Sato Daisuke, Hegyi Bence, Ripplinger Crystal M, Bers Donald M
bioRxiv. 2025 Jun 17:2025.06.11.659221. doi: 10.1101/2025.06.11.659221.
Beat-to-beat variability of the QT interval (QTV) is a well-established marker of cardiac health, with increased QTV (> 5 ms) often associated with a higher risk of arrhythmias. However, the underlying mechanisms contributing to this phenomenon remain poorly understood. Recently, we showed that cardiac instability is a major cause of QTV. Early afterdepolarizations (EADs) are abnormal electrical oscillations that occur during the plateau phase of the cardiac action potential (AP), often arising when the membrane potential becomes unstable. In this study, we use a physiologically detailed computational model of rabbit ventricular myocytes with stochastic ion channel gating to investigate the relationship between QTV and EAD propensity. We found that increased AP duration (APD) variability, which serves as a surrogate for QTV on the ECG at the single-cell level, can arise even in the absence of apparent EADs, driven by intrinsic dynamical instability. As the cellular state approaches the threshold for EAD generation, small perturbations in membrane voltage are amplified, leading to increased APD variability. The phase-plane analysis in the voltage-calcium channel inactivation space demonstrates that proximity to the EAD-generating basin of attraction strongly influences repolarization variability, establishing a mechanistic link between QTV and EAD propensity. Furthermore, we observed that QTV increases at longer pacing cycle lengths (PCLs), distinguishing it from alternans-associated APD variability, which increases at shorter PCLs. These findings suggest that increased QTV may serve as an early indicator of arrhythmic risk before the manifestation of EADs, potentially offering a critical window for preventive intervention. Our results provide novel insights into the fundamental mechanisms underlying QTV and its potential role in arrhythmia prediction.

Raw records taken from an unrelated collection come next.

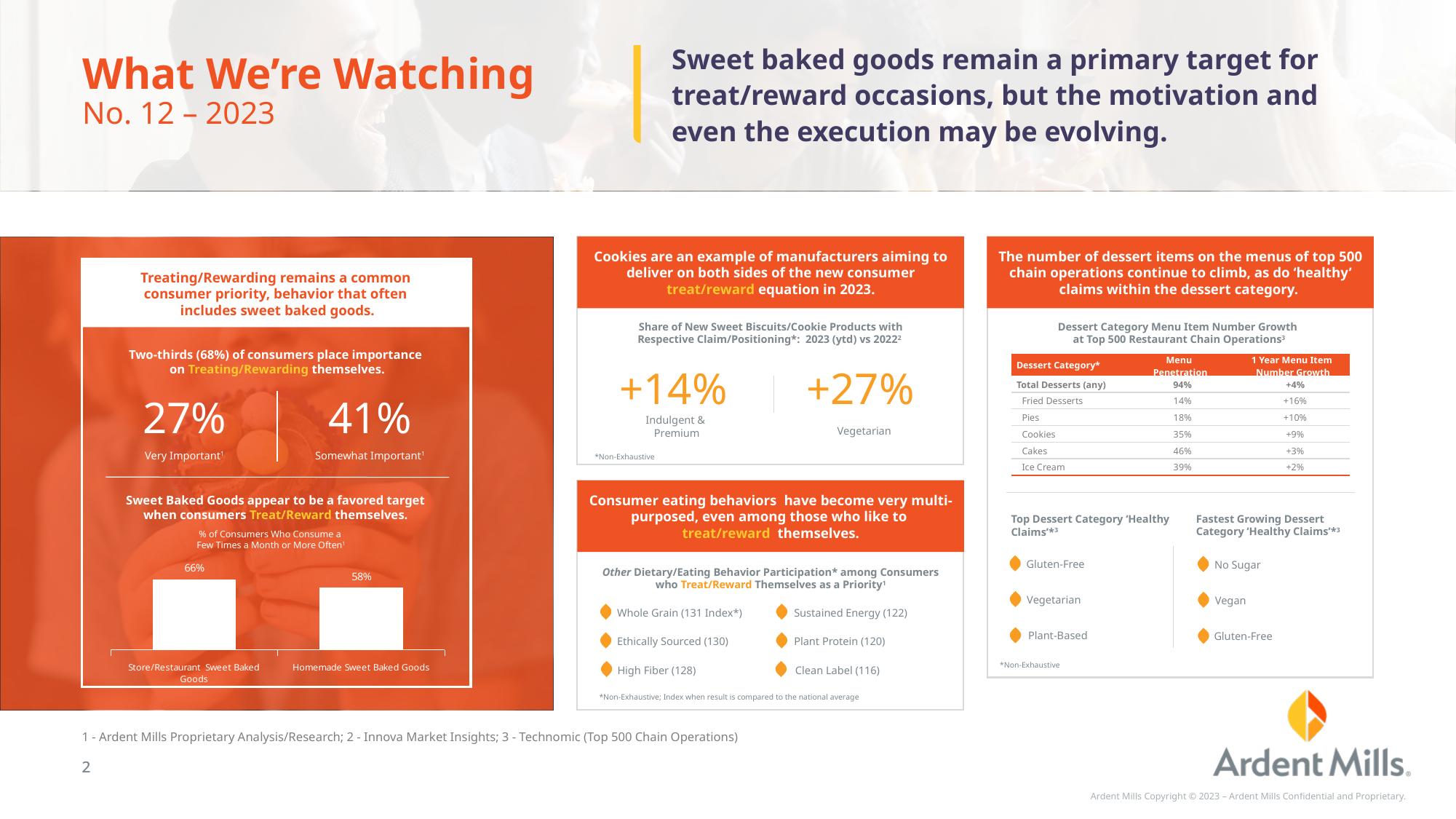
In the bar chart titled '% of Consumers Who Consume a Few Times a Month or More Often', what is the value for Store/Restaurant Sweet Baked Goods? 66% In the bar chart on the left panel, which category has the highest value? Store/Restaurant Sweet Baked Goods In the bar chart on the left panel, which is larger: the value for Store/Restaurant Sweet Baked Goods or the value for Homemade Sweet Baked Goods? Store/Restaurant Sweet Baked Goods In the bar chart on the left panel, do the values rise or fall from the left bar to the right bar? Fall In the bar chart titled '% of Consumers Who Consume a Few Times a Month or More Often', what is the value for Homemade Sweet Baked Goods? 58% What kind of chart is shown in the left panel under 'Sweet Baked Goods appear to be a favored target when consumers Treat/Reward themselves'? Bar chart What is the title of the bar chart on the left panel? % of Consumers Who Consume a Few Times a Month or More Often In the bar chart on the left panel, what is the difference between the values for Store/Restaurant Sweet Baked Goods and Homemade Sweet Baked Goods? 8% How many categories are shown in the bar chart on the left panel? 2 In the bar chart on the left panel, which category has the lowest value? Homemade Sweet Baked Goods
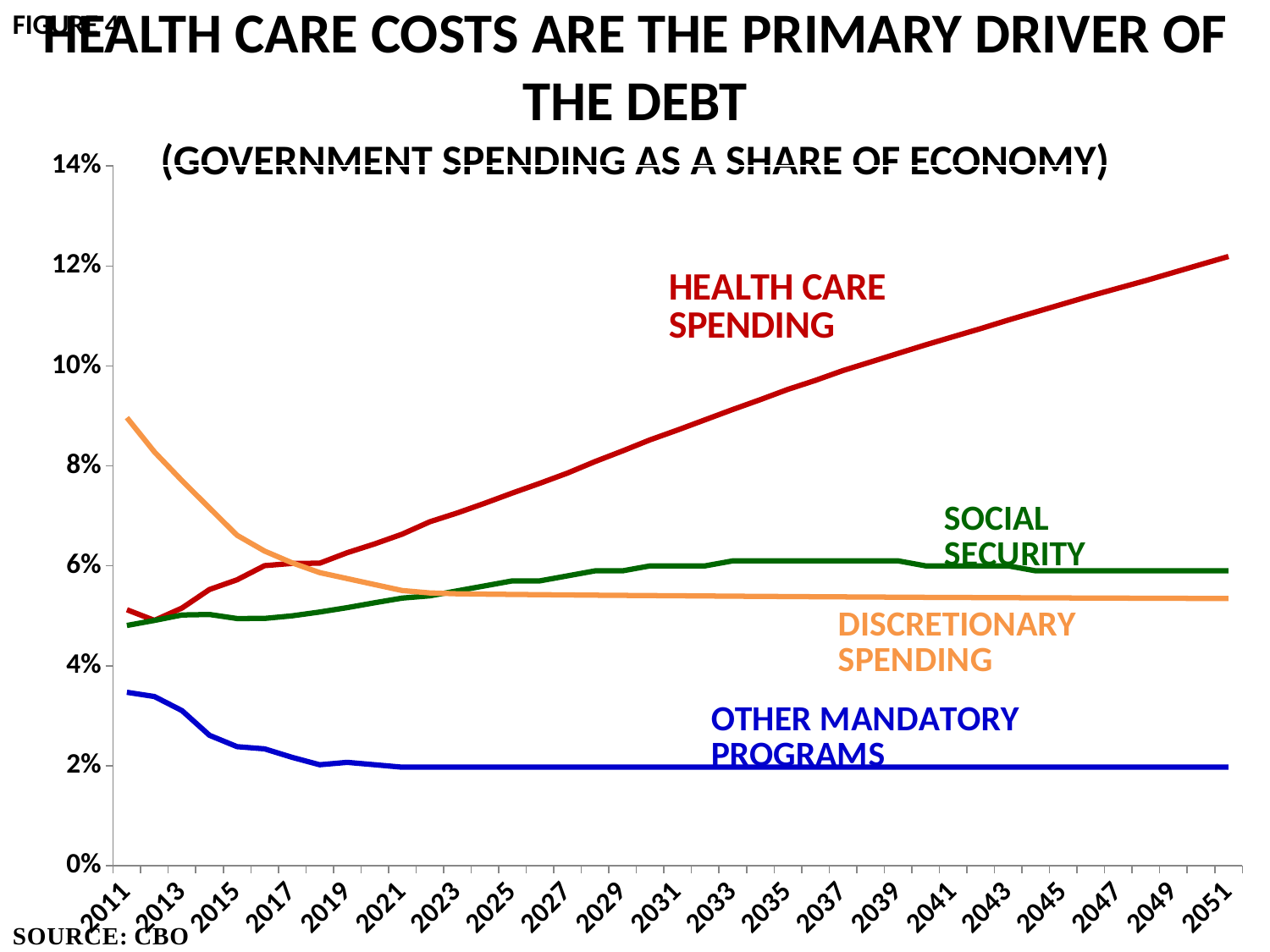
What colour is the Health Care Spending line? red Is the value for Social Security in 2051 greater or less than 8%? less Is the value for Other Mandatory Programs in 2051 greater or less than 4%? less In 2011, which is larger: Discretionary Spending or Health Care Spending? Discretionary Spending Is the value for Discretionary Spending in 2011 greater or less than 8%? greater What kind of chart is shown on the slide? line chart Which spending category has the lowest value in 2051? Other Mandatory Programs Does Health Care Spending rise or fall from 2011 to 2051? rises How many spending categories are plotted as lines on the chart? 4 Does Discretionary Spending rise or fall from 2011 to 2051? falls Which spending category has the highest value in 2051? Health Care Spending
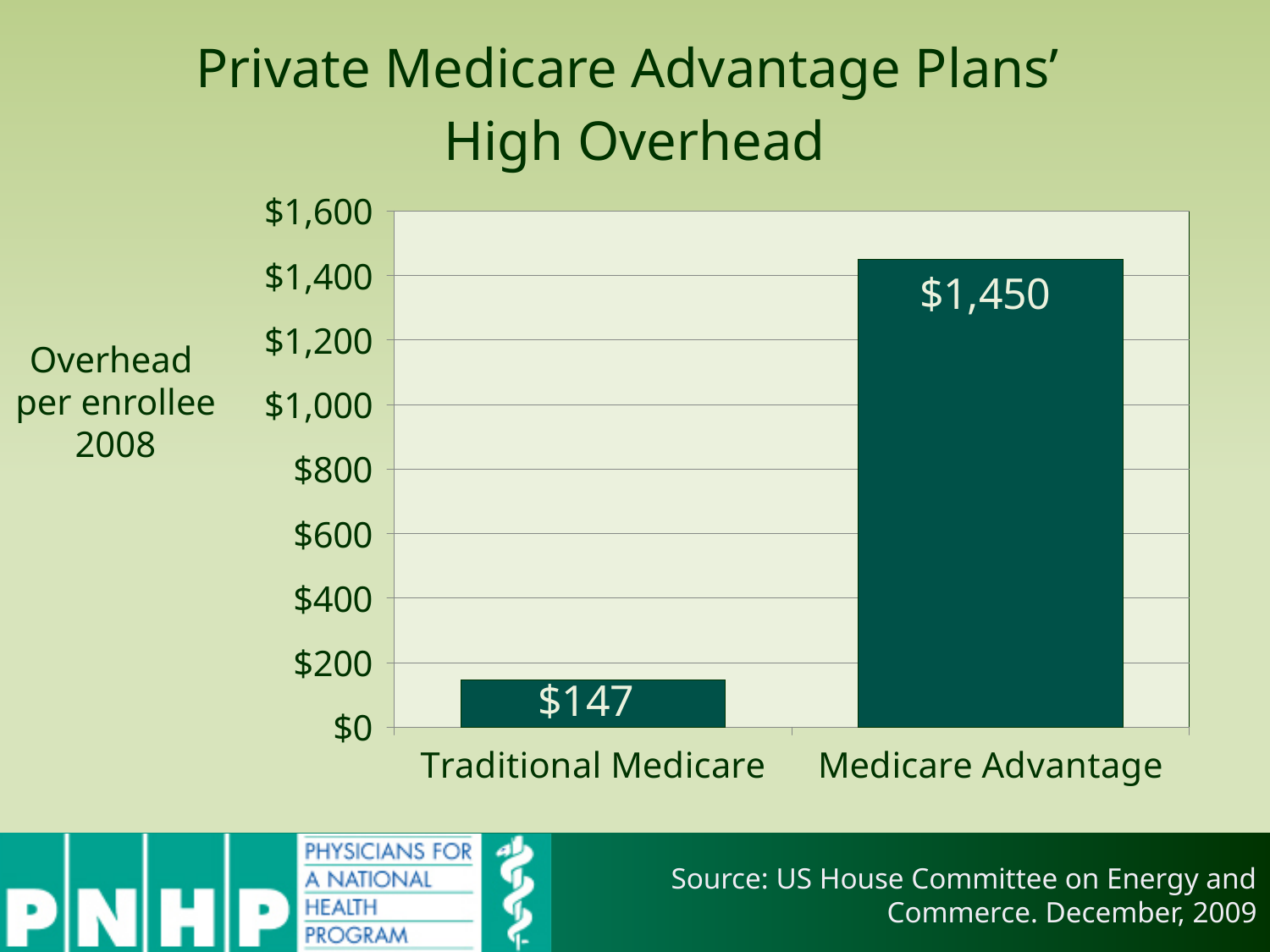
Which category has the lowest overhead per enrollee? Traditional Medicare What kind of chart is shown on the slide? bar chart What is the overhead per enrollee for Medicare Advantage? $1,450 What is the overhead per enrollee for Traditional Medicare? $147 Which has a larger overhead per enrollee, Traditional Medicare or Medicare Advantage? Medicare Advantage What year does the overhead per enrollee data refer to? 2008 What is the difference in overhead per enrollee between Medicare Advantage and Traditional Medicare? $1,303 Is the value for Medicare Advantage greater or less than $1,400? greater Which category has the highest overhead per enrollee? Medicare Advantage How many categories are shown in the chart? 2 Is the value for Traditional Medicare greater or less than $200? less What is the title of the slide? Private Medicare Advantage Plans' High Overhead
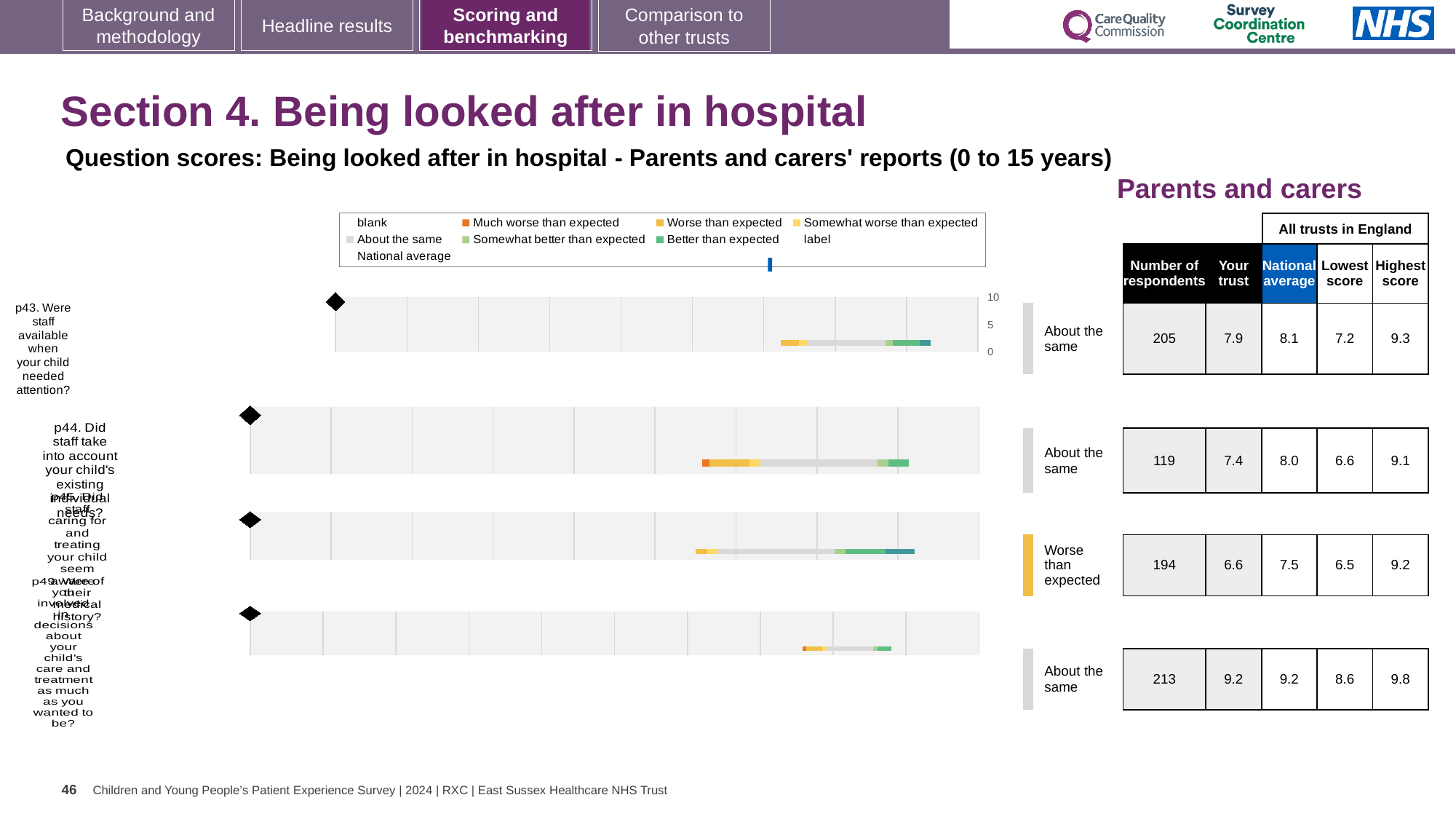
For p43, what is the difference between the highest score and the lowest score across all trusts in England? 2.1 What is the highest score across all trusts in England for p49? 9.8 Which question has the lowest 'Your trust' score? p45 What is the 'Your trust' score for p43 (Were staff available when your child needed attention?)? 7.9 Which has the higher 'Your trust' score, p43 or p44? p43 Which question has the highest 'Your trust' score? p49 How many respondents are shown for question p45? 194 How many questions (rows) are plotted in the chart? 4 What kind of chart is used to show the question scores on this slide? bar chart For p45, what is the difference between the national average and the 'Your trust' score? 0.9 What does the blue marker in the chart legend represent? National average What benchmark category is shown for question p45? Worse than expected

This study investigates the relationship between beat-to-beat variability of the QT interval (QTV) and the propensity for early afterdepolarizations (EADs), abnormal electrical oscillations linked to life-threatening arrhythmias. Using a computational model, we show that increased QTV can precede apparent EADs, driven by inherent dynamical instability of cardiac cells. As cells approach an arrhythmia-prone state, small membrane voltage fluctuations are amplified, increasing repolarization variability and thus QTV. Furthermore, QTV increases with slower heart rates, distinguishing it from alternans, another type of instability arising at faster rates. Thus, increased QTV may serve as an early warning signal for arrhythmia risk, potentially enabling preventative interventions. Our results provide novel insights into the fundamental mechanisms underlying QTV and its potential role in arrhythmia prediction.
QT间期(QTV)的逐搏变异性是心脏健康的一个公认指标,QTV增加(>5毫秒)通常与心律失常风险较高相关。然而,导致这种现象的潜在机制仍知之甚少。最近,我们表明心脏不稳定性是QTV的主要原因。早期后去极化(EADs)是在心脏动作电位(AP)平台期出现的异常电振荡,通常在膜电位变得不稳定时出现。在本研究中,我们使用具有随机离子通道门控的兔心室肌细胞生理详细计算模型来研究QTV与EAD倾向之间的关系。我们发现,即使在没有明显EADs的情况下,由内在动态不稳定性驱动,作为单细胞水平心电图上QTV替代指标的动作电位时程(APD)变异性也会增加。当细胞状态接近EAD产生阈值时,膜电压的小扰动会被放大,导致APD变异性增加。电压-钙通道失活空间中的相平面分析表明,接近EAD产生的吸引盆会强烈影响复极化变异性,建立了QTV与EAD倾向之间的机制联系。此外,我们观察到在较长的起搏周期长度(PCL)下QTV增加,这与在较短PCL下增加的与交替现象相关的APD变异性不同。这些发现表明,在EADs出现之前,QTV增加可能作为心律失常风险的早期指标,可能为预防性干预提供关键窗口。我们的结果为QTV的基本机制及其在心律失常预测中的潜在作用提供了新的见解。
本研究调查了QT间期(QTV)的逐搏变异性与早期后去极化(EADs)倾向之间的关系,EADs是与危及生命的心律失常相关的异常电振荡。使用计算模型,我们表明,由心脏细胞固有的动态不稳定性驱动,QTV增加可能先于明显的EADs出现。当细胞接近心律失常易患状态时,小的膜电压波动会被放大,增加复极化变异性,从而增加QTV。此外,QTV随着心率减慢而增加,这与在较快心率下出现的另一种不稳定性——交替现象不同。因此,QTV增加可能作为心律失常风险的早期预警信号,可能实现预防性干预。我们的结果为QTV的基本机制及其在心律失常预测中的潜在作用提供了新的见解。